STUDY TEXT:

────────

Online only

Using ‘AI’ is never safe

Robot

A robot writing computer code, generated from that prompt by Dall-e-2

BACK IN March 2023 the Freelance asked: "Is ‘artificial intelligence’ always wrong?" We concluded that everyone should always assume that such a system is "confabulating". The world stays the same: "as a journalist, take nothing at face value. Check the sources for everything."

It turns out that it's worse than that, and getting worse still. A paper published yesterday in Nature shows that humans are not good at checking the output of what the authors properly call "language models" - and are more likely to be misdirected to over-trust newer models.

The paper by Lexin Zhou at the University of Cambridge and colleagues is entitled "Larger and more instructable language models become less reliable". They looked at 32 variants of three basic models: ChatGPT, LLaMA and BLOOM. Later variants trained on more of your work in fact produced more correct answers. Whoop! Bonuses for the developers! But the larger models also spat out more false responses; and, crucially, they almost entirely stopped responding "can't answer that", or avoiding answering by, for example, changing the subject. And they continued to make errors on objectively easier problems.

────────

Spatial grounding data:
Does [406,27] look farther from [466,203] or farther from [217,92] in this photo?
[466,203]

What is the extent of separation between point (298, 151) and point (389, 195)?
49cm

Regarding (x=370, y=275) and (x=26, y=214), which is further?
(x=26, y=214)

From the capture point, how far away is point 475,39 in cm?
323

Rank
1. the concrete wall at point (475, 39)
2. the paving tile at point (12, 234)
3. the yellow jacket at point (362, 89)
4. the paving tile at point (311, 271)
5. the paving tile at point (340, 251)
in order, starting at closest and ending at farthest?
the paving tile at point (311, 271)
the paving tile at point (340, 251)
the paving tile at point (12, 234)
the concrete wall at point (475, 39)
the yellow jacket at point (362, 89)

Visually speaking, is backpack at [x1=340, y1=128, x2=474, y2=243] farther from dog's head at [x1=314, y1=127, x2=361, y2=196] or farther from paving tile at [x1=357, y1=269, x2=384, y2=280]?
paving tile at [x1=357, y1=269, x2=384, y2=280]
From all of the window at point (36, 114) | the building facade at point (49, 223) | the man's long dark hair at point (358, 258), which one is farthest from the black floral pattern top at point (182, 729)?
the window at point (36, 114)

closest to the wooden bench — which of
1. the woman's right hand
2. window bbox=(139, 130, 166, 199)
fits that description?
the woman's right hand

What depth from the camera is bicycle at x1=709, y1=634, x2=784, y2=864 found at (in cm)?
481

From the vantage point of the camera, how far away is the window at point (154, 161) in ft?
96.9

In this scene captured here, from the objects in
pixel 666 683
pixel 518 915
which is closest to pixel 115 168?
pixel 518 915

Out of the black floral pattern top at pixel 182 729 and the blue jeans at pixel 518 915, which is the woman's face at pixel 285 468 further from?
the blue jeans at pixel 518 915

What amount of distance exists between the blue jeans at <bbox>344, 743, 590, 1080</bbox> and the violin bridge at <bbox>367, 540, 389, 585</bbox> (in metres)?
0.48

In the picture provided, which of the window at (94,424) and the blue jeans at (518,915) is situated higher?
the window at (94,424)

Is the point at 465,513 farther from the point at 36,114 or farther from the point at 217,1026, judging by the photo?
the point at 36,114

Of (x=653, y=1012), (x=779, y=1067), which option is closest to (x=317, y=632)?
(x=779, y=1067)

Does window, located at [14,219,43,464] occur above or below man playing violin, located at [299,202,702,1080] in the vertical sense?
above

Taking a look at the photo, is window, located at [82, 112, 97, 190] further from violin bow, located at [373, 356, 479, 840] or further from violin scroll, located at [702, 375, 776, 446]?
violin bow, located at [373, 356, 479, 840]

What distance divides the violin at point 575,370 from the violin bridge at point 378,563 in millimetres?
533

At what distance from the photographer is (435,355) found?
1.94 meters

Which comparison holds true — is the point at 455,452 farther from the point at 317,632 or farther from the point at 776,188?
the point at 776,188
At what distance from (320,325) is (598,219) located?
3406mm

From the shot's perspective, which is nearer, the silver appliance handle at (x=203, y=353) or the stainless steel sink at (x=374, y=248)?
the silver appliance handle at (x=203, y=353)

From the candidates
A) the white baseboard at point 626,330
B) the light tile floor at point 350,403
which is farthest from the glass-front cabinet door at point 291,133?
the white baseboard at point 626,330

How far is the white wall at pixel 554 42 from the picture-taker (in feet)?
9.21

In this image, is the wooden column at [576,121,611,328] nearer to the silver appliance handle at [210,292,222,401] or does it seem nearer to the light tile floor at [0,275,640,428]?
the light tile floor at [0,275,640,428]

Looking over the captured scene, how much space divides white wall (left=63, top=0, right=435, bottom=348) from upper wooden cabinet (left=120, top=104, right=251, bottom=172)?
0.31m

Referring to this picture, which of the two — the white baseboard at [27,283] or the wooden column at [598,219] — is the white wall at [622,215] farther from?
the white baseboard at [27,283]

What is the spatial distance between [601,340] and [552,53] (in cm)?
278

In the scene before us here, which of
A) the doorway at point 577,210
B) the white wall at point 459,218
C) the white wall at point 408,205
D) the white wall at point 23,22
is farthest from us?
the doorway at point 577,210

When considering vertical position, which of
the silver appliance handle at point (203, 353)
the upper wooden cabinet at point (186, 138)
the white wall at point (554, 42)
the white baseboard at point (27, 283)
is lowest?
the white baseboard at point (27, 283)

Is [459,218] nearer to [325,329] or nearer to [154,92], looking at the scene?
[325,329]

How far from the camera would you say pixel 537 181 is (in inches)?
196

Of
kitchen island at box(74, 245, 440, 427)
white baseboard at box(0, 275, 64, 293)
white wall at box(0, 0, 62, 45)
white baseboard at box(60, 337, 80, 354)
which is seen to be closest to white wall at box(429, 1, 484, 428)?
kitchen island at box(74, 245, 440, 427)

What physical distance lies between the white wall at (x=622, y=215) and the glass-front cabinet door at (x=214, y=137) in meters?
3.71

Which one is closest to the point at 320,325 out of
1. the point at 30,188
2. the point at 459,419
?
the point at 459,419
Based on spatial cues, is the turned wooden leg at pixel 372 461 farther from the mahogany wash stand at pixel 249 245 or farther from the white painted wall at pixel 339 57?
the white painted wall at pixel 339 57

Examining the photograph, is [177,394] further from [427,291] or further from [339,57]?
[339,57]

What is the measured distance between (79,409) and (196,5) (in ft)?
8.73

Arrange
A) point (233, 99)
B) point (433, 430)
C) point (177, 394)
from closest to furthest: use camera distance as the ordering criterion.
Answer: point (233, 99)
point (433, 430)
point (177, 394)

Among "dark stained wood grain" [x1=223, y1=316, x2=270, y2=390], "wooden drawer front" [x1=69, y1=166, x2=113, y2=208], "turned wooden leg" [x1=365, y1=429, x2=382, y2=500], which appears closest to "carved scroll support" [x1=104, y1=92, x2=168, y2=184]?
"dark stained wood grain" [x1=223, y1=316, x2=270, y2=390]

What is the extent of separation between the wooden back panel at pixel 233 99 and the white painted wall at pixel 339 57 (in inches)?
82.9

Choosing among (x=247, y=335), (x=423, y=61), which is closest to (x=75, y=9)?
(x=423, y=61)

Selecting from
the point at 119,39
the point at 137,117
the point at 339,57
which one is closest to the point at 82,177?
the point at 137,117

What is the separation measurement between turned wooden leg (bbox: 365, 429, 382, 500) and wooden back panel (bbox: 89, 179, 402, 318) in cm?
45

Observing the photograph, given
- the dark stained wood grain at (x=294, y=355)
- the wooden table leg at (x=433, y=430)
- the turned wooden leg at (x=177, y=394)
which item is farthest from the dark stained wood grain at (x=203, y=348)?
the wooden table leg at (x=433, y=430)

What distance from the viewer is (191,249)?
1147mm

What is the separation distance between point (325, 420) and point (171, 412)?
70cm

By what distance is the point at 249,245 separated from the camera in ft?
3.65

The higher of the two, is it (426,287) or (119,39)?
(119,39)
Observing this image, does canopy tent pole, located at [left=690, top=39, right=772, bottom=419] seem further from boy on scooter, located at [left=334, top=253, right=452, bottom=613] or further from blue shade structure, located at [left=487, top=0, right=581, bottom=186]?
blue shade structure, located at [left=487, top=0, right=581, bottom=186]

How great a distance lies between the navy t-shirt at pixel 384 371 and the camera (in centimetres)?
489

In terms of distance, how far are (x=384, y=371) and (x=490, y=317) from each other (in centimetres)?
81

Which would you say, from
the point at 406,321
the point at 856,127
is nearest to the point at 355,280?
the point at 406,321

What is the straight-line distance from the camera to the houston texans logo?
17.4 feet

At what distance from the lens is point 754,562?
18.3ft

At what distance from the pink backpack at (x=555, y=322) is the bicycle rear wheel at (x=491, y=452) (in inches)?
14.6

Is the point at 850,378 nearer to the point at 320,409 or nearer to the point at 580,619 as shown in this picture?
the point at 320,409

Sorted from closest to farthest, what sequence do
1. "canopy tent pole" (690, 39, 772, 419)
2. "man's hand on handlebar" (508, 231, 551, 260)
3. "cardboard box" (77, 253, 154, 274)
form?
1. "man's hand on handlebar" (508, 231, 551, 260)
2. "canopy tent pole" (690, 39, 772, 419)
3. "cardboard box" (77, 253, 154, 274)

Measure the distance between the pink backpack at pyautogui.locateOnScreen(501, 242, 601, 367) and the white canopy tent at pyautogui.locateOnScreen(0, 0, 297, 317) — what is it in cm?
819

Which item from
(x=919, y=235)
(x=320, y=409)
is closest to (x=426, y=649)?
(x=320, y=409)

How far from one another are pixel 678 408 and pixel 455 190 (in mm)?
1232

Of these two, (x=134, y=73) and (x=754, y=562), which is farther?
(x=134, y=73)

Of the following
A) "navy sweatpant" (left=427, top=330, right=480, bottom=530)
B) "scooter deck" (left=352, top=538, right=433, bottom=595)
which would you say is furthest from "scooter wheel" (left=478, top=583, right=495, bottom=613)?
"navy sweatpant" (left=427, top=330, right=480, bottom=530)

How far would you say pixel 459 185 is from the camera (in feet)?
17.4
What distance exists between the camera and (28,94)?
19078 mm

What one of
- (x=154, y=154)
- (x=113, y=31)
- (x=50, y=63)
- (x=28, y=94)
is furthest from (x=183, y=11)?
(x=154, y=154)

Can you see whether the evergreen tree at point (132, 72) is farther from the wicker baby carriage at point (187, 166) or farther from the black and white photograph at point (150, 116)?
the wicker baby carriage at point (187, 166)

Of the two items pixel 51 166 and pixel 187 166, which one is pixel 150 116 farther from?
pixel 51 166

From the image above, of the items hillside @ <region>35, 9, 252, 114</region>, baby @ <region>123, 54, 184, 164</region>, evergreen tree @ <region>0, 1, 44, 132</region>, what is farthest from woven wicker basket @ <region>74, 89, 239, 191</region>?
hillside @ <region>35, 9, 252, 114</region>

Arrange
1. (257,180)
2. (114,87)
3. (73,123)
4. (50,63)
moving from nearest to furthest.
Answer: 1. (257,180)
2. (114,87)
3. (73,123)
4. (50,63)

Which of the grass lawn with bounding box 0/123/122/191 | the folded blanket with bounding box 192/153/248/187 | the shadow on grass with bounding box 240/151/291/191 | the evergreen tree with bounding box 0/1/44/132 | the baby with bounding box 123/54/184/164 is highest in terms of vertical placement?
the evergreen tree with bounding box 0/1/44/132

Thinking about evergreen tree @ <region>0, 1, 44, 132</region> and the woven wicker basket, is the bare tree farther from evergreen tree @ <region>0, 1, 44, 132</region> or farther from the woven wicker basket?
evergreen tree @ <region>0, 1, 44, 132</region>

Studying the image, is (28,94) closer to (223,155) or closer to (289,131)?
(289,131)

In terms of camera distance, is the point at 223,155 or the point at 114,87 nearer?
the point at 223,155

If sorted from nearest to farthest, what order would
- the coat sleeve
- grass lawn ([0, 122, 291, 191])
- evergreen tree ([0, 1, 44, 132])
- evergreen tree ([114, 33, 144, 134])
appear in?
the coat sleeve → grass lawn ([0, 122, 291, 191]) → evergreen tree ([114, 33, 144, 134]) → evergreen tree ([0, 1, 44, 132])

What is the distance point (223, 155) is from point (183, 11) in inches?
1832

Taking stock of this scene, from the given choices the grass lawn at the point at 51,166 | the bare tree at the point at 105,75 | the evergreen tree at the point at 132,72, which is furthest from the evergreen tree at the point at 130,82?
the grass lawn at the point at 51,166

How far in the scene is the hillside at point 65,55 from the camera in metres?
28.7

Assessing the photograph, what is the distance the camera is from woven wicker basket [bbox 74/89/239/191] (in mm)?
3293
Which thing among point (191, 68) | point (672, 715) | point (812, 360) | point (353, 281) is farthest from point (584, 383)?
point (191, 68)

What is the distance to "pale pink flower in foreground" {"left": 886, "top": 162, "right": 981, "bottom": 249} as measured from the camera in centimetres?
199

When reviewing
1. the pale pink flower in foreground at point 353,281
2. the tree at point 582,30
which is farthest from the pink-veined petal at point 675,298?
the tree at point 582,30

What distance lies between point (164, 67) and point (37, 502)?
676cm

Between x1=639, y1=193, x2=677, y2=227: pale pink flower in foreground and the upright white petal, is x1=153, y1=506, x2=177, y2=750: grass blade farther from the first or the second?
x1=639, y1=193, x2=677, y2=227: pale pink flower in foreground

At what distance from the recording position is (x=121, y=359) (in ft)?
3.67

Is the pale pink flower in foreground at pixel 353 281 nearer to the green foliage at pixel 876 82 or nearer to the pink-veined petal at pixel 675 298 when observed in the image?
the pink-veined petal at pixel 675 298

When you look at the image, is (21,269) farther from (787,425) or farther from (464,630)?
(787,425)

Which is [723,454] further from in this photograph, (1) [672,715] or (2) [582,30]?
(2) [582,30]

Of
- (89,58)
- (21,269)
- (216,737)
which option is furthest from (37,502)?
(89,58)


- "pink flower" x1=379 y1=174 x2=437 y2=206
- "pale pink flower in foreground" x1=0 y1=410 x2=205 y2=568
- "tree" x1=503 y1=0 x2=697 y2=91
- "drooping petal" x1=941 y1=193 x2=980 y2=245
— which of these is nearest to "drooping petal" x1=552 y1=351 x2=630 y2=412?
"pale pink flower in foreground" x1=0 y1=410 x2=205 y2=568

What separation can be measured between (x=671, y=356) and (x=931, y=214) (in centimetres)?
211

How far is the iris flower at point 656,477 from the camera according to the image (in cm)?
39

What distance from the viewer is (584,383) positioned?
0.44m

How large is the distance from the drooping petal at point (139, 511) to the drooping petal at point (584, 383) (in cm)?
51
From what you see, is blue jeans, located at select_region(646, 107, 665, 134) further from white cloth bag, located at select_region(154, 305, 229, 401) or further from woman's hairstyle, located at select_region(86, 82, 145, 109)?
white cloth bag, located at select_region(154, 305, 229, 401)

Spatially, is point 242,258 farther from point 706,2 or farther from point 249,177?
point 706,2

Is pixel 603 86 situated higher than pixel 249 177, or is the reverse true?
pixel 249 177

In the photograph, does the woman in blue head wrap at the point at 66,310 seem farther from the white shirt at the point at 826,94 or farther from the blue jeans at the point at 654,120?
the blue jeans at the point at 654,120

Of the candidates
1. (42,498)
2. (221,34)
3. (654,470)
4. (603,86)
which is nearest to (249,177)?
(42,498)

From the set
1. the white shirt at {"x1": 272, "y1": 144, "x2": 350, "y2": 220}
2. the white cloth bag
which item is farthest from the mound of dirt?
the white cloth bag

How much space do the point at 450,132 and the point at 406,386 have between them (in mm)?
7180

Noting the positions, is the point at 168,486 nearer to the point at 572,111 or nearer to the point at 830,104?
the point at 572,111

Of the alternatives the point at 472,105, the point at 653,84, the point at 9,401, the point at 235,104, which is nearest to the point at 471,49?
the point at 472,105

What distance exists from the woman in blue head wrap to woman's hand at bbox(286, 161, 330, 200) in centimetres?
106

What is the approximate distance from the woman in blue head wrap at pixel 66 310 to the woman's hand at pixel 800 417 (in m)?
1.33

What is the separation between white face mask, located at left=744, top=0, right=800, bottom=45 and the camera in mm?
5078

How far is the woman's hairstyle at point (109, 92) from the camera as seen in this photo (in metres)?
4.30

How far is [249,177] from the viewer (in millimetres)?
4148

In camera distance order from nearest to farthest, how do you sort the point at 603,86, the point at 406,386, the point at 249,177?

────────

EXERCISE DIRECTIONS:
Continue the article on the reliability of AI language models from the point where it stops.

RESPONSE BELOW:
Enthusiasts will respond that they are cleverer at "prompt engineering" and can get the best out of their favourite AI. Sorry: the paper reports that "users may be swayed by prompts that work well for difficult instances but simultaneously get more incorrect responses for the easy instances."

Our take-away quote: the newer models "do not secure areas of low difficulty in which either the model does not err or human supervision can spot the errors". They will lie and you are likely to fail to catch the lies.

Libel liability

So: if you go ahead and publish the output of a machine-learning system and it turns out that it libels someone, where do you stand legally? On 24 September attention was diverted from the demise of the printed Evening Standard by a story from deadline.com that the online remnant is planning to run 'AI' reviews in the style of the late Brian Sewell, clarified to be only a one-off. Those who recall the works of the waspish Brian would not be surprised if there were defamation in there.

Two teachers of journalism law, Mark Hanna and David Banks, were among those to point out that reviews by humans are often covered by the defence that they express honestly-held opinions. Can an 'AI' hold an opinion of any kind? Anyone who publishes such an artificial libel likely has no defence.

Copyright update

In August 2023 the Freelance asked: "Who owns what robots eat and what they excrete?" We concluded that AI companies' claim to be covered by the exception to copyright allowing temporary copying "looks dubious" and that use of the EU law permitting "text and data mining" for non-profit research on condition that copyright owners had not opted out was "ridiculous".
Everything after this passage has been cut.